From the records below, pull out each line that contains the word "large" and copy it in full.

* Begin Records shown *

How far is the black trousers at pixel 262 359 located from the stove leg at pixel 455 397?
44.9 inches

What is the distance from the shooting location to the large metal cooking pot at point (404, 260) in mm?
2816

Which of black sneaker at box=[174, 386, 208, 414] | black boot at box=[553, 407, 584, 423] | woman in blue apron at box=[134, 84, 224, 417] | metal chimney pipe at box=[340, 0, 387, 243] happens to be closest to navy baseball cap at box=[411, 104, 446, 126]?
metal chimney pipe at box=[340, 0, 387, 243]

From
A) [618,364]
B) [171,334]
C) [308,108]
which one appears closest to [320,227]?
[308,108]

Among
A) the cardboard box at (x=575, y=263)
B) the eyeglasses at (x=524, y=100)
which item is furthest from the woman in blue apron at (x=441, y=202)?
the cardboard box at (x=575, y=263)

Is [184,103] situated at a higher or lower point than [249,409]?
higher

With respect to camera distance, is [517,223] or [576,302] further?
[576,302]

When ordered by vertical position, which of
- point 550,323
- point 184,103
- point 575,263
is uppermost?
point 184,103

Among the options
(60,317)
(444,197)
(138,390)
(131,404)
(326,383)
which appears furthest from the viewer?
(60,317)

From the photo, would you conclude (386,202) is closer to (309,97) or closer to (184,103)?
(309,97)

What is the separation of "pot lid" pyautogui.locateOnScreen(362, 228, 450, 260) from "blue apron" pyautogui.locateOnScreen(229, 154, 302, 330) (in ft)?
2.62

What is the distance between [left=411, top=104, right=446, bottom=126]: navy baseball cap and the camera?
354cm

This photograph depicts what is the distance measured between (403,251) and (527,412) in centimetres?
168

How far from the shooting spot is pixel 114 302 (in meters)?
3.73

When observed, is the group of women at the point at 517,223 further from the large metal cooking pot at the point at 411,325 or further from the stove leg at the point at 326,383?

* End Records shown *

*Complete output*
What is the distance from the shooting location to the large metal cooking pot at point (404, 260) in mm?
When observed, is the group of women at the point at 517,223 further from the large metal cooking pot at the point at 411,325 or further from the stove leg at the point at 326,383?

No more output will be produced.